Texto mostrado
┌──
Estimados lectores: los calores van anunciando una época estival que se avecina, sinónimo para muchos de vacaciones, playa, mar, montaña y viajes. Hasta ahí todo bien. Lo preocupante es que una parte cada vez más considerable de nuestra sociedad sin alma aprovecha la coyuntura para abandonar a su perro en mitad de la carretera y meter al abuelo en el asilo puesto que no lo admiten en la perrera. A nuestras queridas compañeras las mascotas les dedicaré un artículo en una próxima ocasión. A nuestras personas mayores les toca hoy su turno.
De tiempos inmemoriales es sabido que la mayor riqueza de nuestra existencia es concedida por la experiencia. De ahí el proverbio “el diablo sabe más por viejo que por diablo”. A lo largo de los siglos las sociedades que han marcado un antes y un después en la civilización: la ancestral China, el antiguo Egipto o la magna Grecia mantenían en situación preponderante a las personas mayores; por sus experiencias, conocimientos, sabiduría alcanzada con los años y en especial por las vivencias cuyo contenido alberga también los errores cometidos y vistos cometer a los demás.
Pero de repente le llega el turno a nuestra generación, los hijos de una sociedad de consumo con la desganada cultura de ignorantes tele-espacio-celulares, doctorados en internavegación de caverna y de soledad sideral, coca-cola fría, comida basura y sexo virtual. Las redes sociales han desvirtuado la comunicación y convertido en rey al más cazurro, mientras la herencia milenaria de valores humanistas que ha intentado mantenernos fuera de la barbarie se ha ido a tomar viento fresco.
Ejemplo de ello es que nuestra sociedad egoísta y emponzoñada jubila a lo mejor de su capital humano, tanto intelectual como profesional, entorno a las cincuenta y cinco primaveras por considerarlo caduco, cuando precisamente se halla en su momento óptimo. En el ámbito laboral cualquier operario pasados los cuarenta y cinco carece de interés. Parecen molestar la experiencia y sabiduría que solo conceden los años en el campo de batalla. Se prefiere tratar con cervatillos recién salidos del horno, maleables y fáciles de manipular.
Cuando llega la senectud —que si todavía no os ha llegado, queridos lectores, salvo sustos de por medio a todos llegará— es recibida por muchos como la llegada de un mueble en estado de carcoma. Un ser proclive a enfermedades, que precisa de mayores atenciones, conlleva unos gastos extra y la dedicación de un tiempo del que tal vez no se dispone o que tenemos comprometido con la paella, el fútbol o las compras con las amigas.
└──
Datos proporcionados
┌──
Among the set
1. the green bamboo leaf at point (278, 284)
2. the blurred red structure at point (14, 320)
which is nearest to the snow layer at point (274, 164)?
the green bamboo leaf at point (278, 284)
└──
Tareas a realizar
• 1. Enumera las sociedades antiguas que, según el texto mostrado, mantenían a las personas mayores en situación preponderante.
• 2. Convierte en una lista breve el párrafo del texto mostrado que empieza con «Ejemplo de ello es que», conservando sus datos principales.
Los registros no hacen falta para resolver nada.

Respuestas por número
• 1. La ancestral China, el antiguo Egipto y la magna Grecia.

• 2.
- La sociedad jubila a lo mejor de su capital humano, intelectual y profesional, hacia los cincuenta y cinco años por considerarlo caduco, aunque está en su momento óptimo.
- En el ámbito laboral, cualquier operario de más de cuarenta y cinco años carece de interés.
- Parecen molestar la experiencia y la sabiduría que solo dan los años.
- Se prefiere a jóvenes recién formados, maleables y fáciles de manipular.